Building off the momentum from his workout, Blanchard continued playing well during the Packers' organized team activities. His experience — and a veteran's serving of reps — helped him outperform Hundley through minicamp. Now with his third team, Blanchard knows how to quickly learn a new offense.

Of course, the Packers didn't draft Hundley for what he could provide this fall, but for his potential development over three, four years. With Rodgers, the Packers have the luxury of being patient with a project.

Blanchard, perhaps more than anyone, knows what the wrong side of the roster bubble looks like. So he finds himself in an awkward position. Does he help the rookie along? Does he turn a cold shoulder?

Blanchard said he remembers the help from veterans when he first started — from Jay Cutler and Josh McCown in Chicago, from Cam Newton and Derek Anderson in Carolina. It's important to do the same with Hundley, he said.

"You've got to act on the things you believe," Blanchard said, "and I believe that helping the other guys out is going to be more important than me turning the cold shoulder or being standoffish. For me, it doesn't give me much of an edge. For me, if I'm helping somebody else out, if I'm helping Brett out, then that makes me better as a teacher, helping him out.

"It's kind of a paying-it-forward-type thing. He's a good kid. He's curious. Just trying to help him as much as I can. It's a great competition."

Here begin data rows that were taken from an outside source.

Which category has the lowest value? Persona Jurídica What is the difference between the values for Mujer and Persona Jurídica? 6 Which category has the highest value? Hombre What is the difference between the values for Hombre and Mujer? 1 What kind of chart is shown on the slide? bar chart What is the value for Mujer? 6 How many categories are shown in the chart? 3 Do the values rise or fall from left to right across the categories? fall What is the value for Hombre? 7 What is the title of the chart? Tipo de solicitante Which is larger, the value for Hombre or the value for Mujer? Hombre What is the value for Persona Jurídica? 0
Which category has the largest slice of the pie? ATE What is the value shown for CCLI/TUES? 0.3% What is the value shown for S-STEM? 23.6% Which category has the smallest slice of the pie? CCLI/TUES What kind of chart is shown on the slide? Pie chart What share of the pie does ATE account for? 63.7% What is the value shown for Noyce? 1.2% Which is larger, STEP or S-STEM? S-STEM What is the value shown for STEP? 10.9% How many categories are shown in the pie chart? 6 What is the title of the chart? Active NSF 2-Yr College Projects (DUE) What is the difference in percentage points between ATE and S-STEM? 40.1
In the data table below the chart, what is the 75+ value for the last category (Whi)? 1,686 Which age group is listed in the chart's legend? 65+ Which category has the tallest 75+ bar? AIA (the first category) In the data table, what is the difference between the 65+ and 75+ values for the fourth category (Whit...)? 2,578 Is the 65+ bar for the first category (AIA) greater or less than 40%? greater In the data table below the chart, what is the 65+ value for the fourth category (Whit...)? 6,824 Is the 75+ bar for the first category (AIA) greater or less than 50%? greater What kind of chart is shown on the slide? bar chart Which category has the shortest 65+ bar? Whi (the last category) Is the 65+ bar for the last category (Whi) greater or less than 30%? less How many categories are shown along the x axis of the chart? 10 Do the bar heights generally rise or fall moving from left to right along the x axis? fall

Blanchard knows he doesn't have the game completely figured out himself. While he's had mentors in the past, none match Rodgers.

As the 26-year-old tries to show there's plenty of room left for him to grow, Blanchard said he's watching the two-time MVP intently. His mannerisms during practice. His approach off the field. Blanchard wants to soak up all the knowledge he can, he said.

His hope is an excellent offseason will lead to a place he's never been: a 53-man roster. So far, Blanchard believes, he's off to the right start.

"The game is starting to slow down a little bit toward the end (of minicamp)," Blanchard said, "and that's the progress you want to see. You don't want to be kind of at the same place at the start of every week. You want to see progress, and I've seen that. I've seen that growth.

"So that's what makes me happy right now, going into training camp in five weeks. To see that progress, and all the little things in my game."